丁長生到了省公司董事會家屬院時,看到梁文祥家的門前停著一輛白山牌照的奧迪車,一眼就認出來是司南下的車,再加上自己聽仲華說了司南下的事,心想,這動作還真是快,這麼快就開始動手了。
「進來吧」。梁可意開的門,但是客廳裡坐著的人可不止司南下和梁文祥兩個人,還有林春曉。
「都是老熟人」。丁長生裝作若無其事的樣子,說道。
三人看著他,他有些不好意思的說道:「我是不是來早了,要不,我待會再來」。
梁文祥朝他擺擺手,說道:「過來坐吧,都不是外人,你對他們比對我還熟悉吧,客氣什麼」。

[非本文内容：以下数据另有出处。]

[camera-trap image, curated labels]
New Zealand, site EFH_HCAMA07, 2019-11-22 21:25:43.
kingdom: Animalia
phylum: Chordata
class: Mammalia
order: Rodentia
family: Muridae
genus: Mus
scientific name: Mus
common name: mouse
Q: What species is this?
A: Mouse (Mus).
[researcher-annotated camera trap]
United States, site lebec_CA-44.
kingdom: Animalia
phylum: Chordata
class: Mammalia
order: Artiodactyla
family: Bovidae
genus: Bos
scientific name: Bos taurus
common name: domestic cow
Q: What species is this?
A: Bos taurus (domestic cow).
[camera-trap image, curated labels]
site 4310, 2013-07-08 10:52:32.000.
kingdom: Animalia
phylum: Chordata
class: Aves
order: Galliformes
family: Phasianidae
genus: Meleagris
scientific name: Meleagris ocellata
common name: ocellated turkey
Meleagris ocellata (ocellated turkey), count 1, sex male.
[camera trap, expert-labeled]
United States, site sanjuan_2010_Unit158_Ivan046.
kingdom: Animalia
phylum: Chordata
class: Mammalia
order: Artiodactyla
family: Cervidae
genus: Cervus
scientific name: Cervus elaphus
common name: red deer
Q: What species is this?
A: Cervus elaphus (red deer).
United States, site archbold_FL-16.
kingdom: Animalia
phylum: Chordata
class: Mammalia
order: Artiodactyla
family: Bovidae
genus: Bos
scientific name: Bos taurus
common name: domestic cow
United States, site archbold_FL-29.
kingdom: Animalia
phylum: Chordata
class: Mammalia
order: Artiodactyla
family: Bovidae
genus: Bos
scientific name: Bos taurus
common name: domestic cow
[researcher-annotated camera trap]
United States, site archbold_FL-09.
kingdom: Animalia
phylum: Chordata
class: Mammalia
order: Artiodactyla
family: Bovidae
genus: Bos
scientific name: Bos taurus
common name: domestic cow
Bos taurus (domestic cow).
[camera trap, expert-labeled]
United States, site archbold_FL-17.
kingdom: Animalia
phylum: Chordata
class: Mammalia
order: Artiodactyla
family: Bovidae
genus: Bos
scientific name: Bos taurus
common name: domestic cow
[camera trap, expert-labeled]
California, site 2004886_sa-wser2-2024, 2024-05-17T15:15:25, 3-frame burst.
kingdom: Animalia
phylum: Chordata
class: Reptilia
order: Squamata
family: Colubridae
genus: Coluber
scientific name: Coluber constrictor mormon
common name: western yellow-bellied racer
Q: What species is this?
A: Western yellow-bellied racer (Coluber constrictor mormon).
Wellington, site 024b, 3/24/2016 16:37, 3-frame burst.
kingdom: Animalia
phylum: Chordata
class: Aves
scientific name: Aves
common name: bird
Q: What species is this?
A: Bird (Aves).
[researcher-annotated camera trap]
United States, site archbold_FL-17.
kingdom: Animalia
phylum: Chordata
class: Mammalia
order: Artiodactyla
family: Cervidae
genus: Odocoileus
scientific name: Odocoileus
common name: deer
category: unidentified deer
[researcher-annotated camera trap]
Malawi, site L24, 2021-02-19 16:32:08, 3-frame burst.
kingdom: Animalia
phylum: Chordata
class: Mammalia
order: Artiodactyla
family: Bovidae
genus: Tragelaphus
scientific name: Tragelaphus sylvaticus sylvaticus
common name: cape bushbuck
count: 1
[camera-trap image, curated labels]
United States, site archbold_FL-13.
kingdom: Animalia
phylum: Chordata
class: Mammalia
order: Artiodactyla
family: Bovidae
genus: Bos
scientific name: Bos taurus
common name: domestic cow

梁文祥面色柔和,可是這看起來柔和的臉,不知道什麼時候就會翻臉不認人,也許司南下現在還沒意識到這個問題吧。
「他們來多久了?」在走過去的這個空隙,丁長生小聲問梁可意道。
「也是剛剛到」。
剛剛到,那就是可能還沒說什麼正經事呢,再看司南下和林春曉的臉色如常,這就很明顯印證了丁長生的想法,確實是沒開始呢。
「我剛剛從燕京回來,我的工作要動一動了,在我走之前,我最放心不下的是白山,也就是你們這個領導隊伍,可以說,白山在你們倆的努力下,起色很大,這是成績,但是不能否認的是,也有瑕疵,給了人藉口,所以賴在白山不走,南下同志,對這事,你有什麼打算嗎?」梁文祥問道。
梁可意給每人送上來一杯茶,此時沒有丁長生什麼事,所以,丁長生端著茶杯吹著茶杯裡浮起來的茶葉,想找一個下嘴的地方,但是耳朵卻一直都聽著司南下說什麼。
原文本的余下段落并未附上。